GIVEN DATA:
####

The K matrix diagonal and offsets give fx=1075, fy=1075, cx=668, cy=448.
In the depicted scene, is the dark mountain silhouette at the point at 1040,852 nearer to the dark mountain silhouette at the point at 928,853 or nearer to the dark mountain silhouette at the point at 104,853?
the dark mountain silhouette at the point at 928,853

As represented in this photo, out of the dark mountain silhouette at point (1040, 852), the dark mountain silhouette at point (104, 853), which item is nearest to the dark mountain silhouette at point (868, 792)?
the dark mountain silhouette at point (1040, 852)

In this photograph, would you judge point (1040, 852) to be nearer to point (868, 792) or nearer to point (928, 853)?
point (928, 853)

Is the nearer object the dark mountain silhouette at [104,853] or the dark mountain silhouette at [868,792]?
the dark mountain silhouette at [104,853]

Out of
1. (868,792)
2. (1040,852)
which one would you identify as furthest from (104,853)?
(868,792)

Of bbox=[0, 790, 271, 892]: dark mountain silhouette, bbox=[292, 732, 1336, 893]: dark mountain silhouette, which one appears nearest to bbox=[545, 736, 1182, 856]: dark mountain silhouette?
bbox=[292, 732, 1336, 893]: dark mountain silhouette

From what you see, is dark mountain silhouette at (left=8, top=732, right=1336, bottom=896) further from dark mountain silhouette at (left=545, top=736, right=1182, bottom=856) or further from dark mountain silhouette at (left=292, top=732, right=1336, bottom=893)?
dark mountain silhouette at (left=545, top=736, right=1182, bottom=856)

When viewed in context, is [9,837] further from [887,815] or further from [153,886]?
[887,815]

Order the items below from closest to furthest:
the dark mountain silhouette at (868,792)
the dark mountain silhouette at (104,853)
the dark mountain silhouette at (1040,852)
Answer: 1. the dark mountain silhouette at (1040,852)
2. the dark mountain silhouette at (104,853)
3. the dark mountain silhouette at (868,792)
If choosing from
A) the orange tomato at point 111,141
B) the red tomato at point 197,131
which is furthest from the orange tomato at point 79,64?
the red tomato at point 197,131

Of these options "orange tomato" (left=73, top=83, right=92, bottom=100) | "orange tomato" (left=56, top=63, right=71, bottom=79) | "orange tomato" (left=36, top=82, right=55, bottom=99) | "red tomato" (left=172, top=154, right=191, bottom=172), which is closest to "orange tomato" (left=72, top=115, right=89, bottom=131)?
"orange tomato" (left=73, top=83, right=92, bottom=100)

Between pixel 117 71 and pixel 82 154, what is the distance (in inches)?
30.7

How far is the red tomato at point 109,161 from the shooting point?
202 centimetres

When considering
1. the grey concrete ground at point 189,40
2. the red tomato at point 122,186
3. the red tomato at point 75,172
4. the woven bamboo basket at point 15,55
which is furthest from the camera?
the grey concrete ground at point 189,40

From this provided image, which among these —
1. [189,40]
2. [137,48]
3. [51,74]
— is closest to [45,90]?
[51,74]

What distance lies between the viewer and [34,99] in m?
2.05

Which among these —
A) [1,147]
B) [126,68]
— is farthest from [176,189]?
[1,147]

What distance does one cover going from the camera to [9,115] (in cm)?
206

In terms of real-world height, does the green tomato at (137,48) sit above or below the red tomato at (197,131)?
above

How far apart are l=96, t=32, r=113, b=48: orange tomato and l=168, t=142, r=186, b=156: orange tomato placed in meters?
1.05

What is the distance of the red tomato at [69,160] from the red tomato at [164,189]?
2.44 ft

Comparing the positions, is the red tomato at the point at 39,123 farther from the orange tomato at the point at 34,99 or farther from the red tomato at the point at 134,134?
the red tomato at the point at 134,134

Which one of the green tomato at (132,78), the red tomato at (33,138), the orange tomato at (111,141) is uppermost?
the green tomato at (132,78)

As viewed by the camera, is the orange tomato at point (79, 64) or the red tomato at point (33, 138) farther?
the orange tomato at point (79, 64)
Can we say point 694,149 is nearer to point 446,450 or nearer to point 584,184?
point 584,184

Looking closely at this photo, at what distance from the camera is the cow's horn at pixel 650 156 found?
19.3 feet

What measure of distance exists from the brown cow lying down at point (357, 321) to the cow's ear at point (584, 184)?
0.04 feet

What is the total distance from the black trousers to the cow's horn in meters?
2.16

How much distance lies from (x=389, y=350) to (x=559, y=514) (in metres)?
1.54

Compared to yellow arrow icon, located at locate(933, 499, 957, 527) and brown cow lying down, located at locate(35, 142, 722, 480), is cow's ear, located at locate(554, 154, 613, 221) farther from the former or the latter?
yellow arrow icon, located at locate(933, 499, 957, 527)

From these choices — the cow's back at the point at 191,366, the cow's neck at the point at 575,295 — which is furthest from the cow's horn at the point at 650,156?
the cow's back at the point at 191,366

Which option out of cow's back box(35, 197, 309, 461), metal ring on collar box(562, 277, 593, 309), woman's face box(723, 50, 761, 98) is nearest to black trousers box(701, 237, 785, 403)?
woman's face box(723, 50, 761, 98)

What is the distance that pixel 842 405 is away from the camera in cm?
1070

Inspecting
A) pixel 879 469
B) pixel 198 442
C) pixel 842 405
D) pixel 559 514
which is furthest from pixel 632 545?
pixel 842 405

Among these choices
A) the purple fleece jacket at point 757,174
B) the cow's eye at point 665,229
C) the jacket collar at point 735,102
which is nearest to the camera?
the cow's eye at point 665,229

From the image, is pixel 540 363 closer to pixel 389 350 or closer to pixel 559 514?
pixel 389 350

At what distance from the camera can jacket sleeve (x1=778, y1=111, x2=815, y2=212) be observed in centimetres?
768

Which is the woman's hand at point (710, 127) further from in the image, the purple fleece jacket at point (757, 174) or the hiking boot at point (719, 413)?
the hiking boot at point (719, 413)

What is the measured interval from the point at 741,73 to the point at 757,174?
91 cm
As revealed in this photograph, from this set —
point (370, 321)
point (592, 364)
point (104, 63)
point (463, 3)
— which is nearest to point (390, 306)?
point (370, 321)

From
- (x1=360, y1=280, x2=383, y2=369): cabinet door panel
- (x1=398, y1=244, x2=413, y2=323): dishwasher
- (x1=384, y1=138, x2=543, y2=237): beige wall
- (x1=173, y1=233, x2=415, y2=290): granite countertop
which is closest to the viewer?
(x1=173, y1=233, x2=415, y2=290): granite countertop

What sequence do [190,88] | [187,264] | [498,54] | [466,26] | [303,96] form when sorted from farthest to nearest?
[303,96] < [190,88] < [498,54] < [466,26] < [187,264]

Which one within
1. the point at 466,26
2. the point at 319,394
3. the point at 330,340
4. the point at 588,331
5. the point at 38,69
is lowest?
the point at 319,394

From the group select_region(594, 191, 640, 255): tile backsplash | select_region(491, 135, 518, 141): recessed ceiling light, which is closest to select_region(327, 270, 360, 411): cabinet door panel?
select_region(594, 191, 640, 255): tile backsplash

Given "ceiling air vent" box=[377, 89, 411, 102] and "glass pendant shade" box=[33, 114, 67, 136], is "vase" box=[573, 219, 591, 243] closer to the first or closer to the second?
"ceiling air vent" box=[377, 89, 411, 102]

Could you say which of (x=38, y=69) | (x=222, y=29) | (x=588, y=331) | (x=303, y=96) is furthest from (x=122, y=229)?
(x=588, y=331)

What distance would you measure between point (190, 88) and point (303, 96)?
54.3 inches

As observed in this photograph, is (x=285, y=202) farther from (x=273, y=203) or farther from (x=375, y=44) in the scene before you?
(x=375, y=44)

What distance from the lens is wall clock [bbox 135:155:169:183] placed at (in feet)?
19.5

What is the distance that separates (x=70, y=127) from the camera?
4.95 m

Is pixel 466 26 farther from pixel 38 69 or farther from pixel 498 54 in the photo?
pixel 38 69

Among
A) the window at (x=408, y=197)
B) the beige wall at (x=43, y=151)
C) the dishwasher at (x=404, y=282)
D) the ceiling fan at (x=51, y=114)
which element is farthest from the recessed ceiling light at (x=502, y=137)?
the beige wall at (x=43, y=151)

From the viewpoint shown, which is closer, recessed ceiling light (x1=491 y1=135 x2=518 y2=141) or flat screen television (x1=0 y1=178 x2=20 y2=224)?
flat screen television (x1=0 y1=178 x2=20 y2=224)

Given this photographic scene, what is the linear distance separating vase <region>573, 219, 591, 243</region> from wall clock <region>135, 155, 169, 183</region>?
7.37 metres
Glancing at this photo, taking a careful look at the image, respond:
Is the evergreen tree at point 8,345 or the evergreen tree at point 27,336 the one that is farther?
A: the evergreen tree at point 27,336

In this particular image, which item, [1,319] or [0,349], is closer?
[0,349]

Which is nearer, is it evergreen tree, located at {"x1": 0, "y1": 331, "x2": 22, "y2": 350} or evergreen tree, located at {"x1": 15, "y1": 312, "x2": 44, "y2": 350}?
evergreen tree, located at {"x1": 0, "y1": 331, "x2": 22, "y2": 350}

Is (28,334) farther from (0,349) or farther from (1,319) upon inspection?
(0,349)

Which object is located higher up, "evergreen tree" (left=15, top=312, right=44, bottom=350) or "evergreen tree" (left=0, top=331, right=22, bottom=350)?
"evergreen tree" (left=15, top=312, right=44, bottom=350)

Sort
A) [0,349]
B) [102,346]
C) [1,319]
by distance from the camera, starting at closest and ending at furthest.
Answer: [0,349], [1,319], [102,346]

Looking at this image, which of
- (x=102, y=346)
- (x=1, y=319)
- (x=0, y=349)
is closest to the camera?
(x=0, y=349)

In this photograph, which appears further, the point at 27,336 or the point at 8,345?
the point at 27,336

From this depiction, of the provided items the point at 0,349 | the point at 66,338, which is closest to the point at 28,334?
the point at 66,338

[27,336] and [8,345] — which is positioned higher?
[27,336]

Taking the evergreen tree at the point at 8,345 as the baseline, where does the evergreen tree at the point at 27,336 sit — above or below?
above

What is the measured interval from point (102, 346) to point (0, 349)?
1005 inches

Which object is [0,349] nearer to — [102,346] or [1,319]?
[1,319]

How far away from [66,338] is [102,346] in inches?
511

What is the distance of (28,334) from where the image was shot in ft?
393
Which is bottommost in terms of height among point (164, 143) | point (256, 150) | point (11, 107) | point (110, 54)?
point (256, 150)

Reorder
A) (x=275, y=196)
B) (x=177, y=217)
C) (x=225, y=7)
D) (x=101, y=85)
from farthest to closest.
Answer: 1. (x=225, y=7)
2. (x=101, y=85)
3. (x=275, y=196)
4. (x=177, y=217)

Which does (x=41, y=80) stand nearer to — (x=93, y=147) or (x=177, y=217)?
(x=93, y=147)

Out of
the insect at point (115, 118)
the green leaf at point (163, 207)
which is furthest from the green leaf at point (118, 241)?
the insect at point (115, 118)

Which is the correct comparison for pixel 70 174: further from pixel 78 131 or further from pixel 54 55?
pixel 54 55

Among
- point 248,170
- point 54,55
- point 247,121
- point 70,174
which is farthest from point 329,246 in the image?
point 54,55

####

EXERCISE REQUIREMENTS: Write out the records word for word, from the line holding "In this photograph, which" through the final line of the records, with both ends included.

OUTPUT:
In this photograph, which appears further, the point at 27,336 or the point at 8,345?
the point at 27,336

From this depiction, of the provided items the point at 0,349 | the point at 66,338, which is closest to the point at 28,334?
the point at 66,338

[27,336] and [8,345] — which is positioned higher?
[27,336]

Taking the evergreen tree at the point at 8,345 as the baseline, where does the evergreen tree at the point at 27,336 sit — above or below?
above

What is the measured interval from point (102, 346) to point (0, 349)?
1005 inches

Which object is [0,349] nearer to — [102,346] or [1,319]?
[1,319]

How far away from [66,338] is [102,346] in inches?
511

What is the distance of (28,334) from where the image was shot in ft?
393
Which is bottommost in terms of height among point (164, 143) | point (256, 150) | point (11, 107) | point (110, 54)?
point (256, 150)

Reorder
A) (x=275, y=196)
B) (x=177, y=217)
C) (x=225, y=7)
D) (x=101, y=85)
from farthest to closest.
Answer: 1. (x=225, y=7)
2. (x=101, y=85)
3. (x=275, y=196)
4. (x=177, y=217)

Which does (x=41, y=80) stand nearer to — (x=93, y=147) or (x=177, y=217)?
(x=93, y=147)

Out of
the insect at point (115, 118)
the green leaf at point (163, 207)
which is furthest from the green leaf at point (118, 241)?
the insect at point (115, 118)

Which is the correct comparison for pixel 70 174: further from pixel 78 131 or further from pixel 54 55?
pixel 54 55

Among
- point 248,170
- point 54,55
- point 247,121
- point 70,174
which is farthest from point 329,246 in the image?
point 54,55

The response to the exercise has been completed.